- **LISTED RECORDS**
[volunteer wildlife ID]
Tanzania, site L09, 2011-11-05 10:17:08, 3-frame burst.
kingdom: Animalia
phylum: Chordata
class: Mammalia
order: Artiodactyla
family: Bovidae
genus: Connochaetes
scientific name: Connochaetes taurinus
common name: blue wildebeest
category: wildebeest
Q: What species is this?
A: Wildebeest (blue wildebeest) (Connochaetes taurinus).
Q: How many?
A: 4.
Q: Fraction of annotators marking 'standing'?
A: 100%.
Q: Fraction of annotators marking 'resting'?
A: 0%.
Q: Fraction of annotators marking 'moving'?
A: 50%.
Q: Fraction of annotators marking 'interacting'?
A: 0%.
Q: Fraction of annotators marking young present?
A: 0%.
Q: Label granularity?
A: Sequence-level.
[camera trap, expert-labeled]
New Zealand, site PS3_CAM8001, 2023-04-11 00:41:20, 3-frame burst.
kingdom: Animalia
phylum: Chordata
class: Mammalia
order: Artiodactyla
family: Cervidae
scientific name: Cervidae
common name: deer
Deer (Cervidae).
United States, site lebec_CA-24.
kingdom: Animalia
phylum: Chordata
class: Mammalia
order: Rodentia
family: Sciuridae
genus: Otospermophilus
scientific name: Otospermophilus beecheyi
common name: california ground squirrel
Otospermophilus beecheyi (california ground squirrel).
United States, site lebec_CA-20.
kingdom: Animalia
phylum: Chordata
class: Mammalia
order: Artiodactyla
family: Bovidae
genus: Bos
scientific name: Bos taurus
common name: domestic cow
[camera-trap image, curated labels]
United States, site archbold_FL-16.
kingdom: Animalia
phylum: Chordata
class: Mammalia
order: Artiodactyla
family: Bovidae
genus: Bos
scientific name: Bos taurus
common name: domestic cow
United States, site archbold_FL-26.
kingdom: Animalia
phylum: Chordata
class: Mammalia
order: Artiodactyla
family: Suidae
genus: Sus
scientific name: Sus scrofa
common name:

- **AIM OF THE EXERCISE**
Each entry above needs to be output exactly.

- **ANSWER SPACE**
[volunteer wildlife ID]
Tanzania, site L09, 2011-11-05 10:17:08, 3-frame burst.
kingdom: Animalia
phylum: Chordata
class: Mammalia
order: Artiodactyla
family: Bovidae
genus: Connochaetes
scientific name: Connochaetes taurinus
common name: blue wildebeest
category: wildebeest
Q: What species is this?
A: Wildebeest (blue wildebeest) (Connochaetes taurinus).
Q: How many?
A: 4.
Q: Fraction of annotators marking 'standing'?
A: 100%.
Q: Fraction of annotators marking 'resting'?
A: 0%.
Q: Fraction of annotators marking 'moving'?
A: 50%.
Q: Fraction of annotators marking 'interacting'?
A: 0%.
Q: Fraction of annotators marking young present?
A: 0%.
Q: Label granularity?
A: Sequence-level.
[camera trap, expert-labeled]
New Zealand, site PS3_CAM8001, 2023-04-11 00:41:20, 3-frame burst.
kingdom: Animalia
phylum: Chordata
class: Mammalia
order: Artiodactyla
family: Cervidae
scientific name: Cervidae
common name: deer
Deer (Cervidae).
United States, site lebec_CA-24.
kingdom: Animalia
phylum: Chordata
class: Mammalia
order: Rodentia
family: Sciuridae
genus: Otospermophilus
scientific name: Otospermophilus beecheyi
common name: california ground squirrel
Otospermophilus beecheyi (california ground squirrel).
United States, site lebec_CA-20.
kingdom: Animalia
phylum: Chordata
class: Mammalia
order: Artiodactyla
family: Bovidae
genus: Bos
scientific name: Bos taurus
common name: domestic cow
[camera-trap image, curated labels]
United States, site archbold_FL-16.
kingdom: Animalia
phylum: Chordata
class: Mammalia
order: Artiodactyla
family: Bovidae
genus: Bos
scientific name: Bos taurus
common name: domestic cow
United States, site archbold_FL-26.
kingdom: Animalia
phylum: Chordata
class: Mammalia
order: Artiodactyla
family: Suidae
genus: Sus
scientific name: Sus scrofa
common name:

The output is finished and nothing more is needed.